We are interested in all aspects of Clostridial cell biology. Current projects focus on Antimicrobial Resistance in C. difficile, the structural transitions in spore germination, and the structure of bacteriophage that infect Costridia and their mechanisms of cell envelope penetration.
Evolution of vancomycin resistance in C. difficile. A. Increasing MIC in an experimental evolution of 5 wild type and 5 hyper-mutating populations. B. Non-synonymous mutations in endpoint resistant isolates.
We use a combination of experimental evolution, genomics, molecular biology and biochemistry to understand the propensity for and mechanisms of antimicrobial resistance in the important human pathogen Clostridioides difficile. C. difficile is intrinsically resistant to many common antibiotics and infection normally follows an antibiotic-mediated insult to the gut microbiota that reduces colonisation resistance. Despite this connection between antibiotic chemotherapy and susceptibility to C. difficile infection (CDI), treatment of CDI typically relies one of small number of antibiotics. As these treatments cause further collateral damage to the gut microbiota, relapse or reinfection is a common problem.
In recent years we have studied the contribution of the C. difficile L,D-transpeptidase pathway to intrinsic beta-lactam resistance and the propensity for C. difficile to evolve resistance to the front-line antibiotic vancomycin.

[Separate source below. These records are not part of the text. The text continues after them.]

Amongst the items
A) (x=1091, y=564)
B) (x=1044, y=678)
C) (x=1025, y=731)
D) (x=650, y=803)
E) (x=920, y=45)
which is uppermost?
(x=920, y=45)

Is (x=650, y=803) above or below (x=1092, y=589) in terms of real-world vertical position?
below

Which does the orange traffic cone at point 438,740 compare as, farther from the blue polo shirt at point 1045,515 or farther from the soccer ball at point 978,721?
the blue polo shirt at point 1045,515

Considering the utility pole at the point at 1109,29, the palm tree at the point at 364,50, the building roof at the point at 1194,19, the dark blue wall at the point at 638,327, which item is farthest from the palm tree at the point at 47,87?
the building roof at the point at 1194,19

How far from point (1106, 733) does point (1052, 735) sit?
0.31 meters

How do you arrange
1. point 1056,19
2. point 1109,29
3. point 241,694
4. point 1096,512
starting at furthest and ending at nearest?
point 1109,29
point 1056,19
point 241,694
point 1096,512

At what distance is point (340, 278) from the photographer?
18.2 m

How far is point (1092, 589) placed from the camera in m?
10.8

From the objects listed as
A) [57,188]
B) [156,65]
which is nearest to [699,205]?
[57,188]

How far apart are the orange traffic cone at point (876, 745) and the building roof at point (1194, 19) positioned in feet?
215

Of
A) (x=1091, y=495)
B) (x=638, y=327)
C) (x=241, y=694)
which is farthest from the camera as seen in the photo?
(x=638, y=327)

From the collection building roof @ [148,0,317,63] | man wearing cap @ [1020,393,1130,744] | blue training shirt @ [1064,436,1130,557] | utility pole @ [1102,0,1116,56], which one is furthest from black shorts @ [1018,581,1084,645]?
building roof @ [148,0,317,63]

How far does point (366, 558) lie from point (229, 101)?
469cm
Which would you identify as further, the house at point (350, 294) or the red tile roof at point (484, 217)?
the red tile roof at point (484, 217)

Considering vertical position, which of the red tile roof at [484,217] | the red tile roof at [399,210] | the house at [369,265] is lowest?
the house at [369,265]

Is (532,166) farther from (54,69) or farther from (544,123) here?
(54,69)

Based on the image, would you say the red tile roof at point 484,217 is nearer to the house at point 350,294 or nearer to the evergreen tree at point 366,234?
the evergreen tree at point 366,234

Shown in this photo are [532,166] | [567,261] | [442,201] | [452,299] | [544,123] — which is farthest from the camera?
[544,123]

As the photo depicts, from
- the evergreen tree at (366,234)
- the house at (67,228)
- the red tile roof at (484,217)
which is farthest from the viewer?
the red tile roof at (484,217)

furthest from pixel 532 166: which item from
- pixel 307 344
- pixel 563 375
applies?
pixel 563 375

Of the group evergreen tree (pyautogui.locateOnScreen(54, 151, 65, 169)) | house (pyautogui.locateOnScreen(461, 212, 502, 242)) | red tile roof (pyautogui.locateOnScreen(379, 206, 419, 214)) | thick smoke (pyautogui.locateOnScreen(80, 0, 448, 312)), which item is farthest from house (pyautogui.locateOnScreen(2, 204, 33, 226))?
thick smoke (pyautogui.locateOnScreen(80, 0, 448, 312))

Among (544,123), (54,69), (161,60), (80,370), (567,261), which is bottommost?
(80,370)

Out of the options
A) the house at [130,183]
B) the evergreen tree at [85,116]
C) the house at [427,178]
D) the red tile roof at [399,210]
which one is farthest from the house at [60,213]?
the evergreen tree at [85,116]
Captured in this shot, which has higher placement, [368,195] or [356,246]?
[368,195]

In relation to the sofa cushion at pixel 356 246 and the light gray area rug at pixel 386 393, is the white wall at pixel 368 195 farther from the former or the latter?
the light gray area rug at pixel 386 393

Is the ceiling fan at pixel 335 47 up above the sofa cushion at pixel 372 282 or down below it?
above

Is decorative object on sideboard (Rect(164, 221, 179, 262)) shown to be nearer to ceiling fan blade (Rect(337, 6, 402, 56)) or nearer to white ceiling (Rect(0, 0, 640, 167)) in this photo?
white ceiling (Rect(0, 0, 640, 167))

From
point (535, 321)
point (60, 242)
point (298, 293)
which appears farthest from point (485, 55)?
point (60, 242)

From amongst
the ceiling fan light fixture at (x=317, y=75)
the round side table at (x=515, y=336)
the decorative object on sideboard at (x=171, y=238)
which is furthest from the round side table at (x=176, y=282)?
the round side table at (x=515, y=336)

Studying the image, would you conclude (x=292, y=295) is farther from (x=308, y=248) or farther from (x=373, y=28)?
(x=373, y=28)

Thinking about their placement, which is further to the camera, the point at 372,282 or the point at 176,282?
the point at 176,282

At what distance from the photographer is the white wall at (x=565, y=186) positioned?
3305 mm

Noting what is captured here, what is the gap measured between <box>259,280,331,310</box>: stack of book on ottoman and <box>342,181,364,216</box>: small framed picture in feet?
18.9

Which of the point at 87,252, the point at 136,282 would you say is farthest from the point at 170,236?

Live imaging phase contrast microscopy of C. sporogenese spore germination. The initially phase bright spores become dark as the core rehydrates, before subsequent degradation of the peptidoglycan cortex and protein coats and outgrowth of the vegetative cell through the exosporium.
The ability to form robust spores allows the Clostridia to survive incredibly harsh environmental conditions that would kill vegetative cells and, as strict anaerobes, is an absolute requirement for transmission between niches. The processes of sporulation and germination are complicated cell differentiation processes and are relatively poorly understood. In recent years we have applied transposon mutagenesis and TraDIS to identify the C. difficile genes required for sporulation, identified and characterised the cortex-specific PBP SpoVD and discovered an unsuspected link between biogenesis of the S-layer and sporulation. In collaboration with Prof Per Bullough, we have also characterised the C. sporogenes spore surface proteome and, using electron microscopy and atomic force microscopy, studied the structure of the exosporium.
Structure of ϕCD508, a contractile phage that infects C. difficile.
We have a long running interest in the structure of phage and phage tail-like particles and the mechanisms by which these infect and kill bacterial cells. We have collaborated with Sittinan Chanarat to study the endolysin from ϕHN16-1 and ϕHN50 and working with AvidBiotics (Now Phylum Biosciences) characterised a novel panel of engineered phage-tail-like particles (the Avidocins) that efficiently kill C. difficile. We identified that the C. difficile S-layer is the cell surface receptor for all of the phage RBPs used in creating the Avidocins and, more recently, in collaboration with Louis-Charles Fortier, determined that this is a common feature of phages the infect C. difficile.
In collaboration with Per Bullough, we have also developed a cryoEM pipeline for high-resolution structural analysis of phages and using this information we are using cryoEM combined with molecular microbiology we are dissecting the molecular basis of phage infection.
We are committed to open science. Wherever possible our papers are shared as preprints at the same time they are submitted to traditional journals and we share our key genetic tools via Addgene.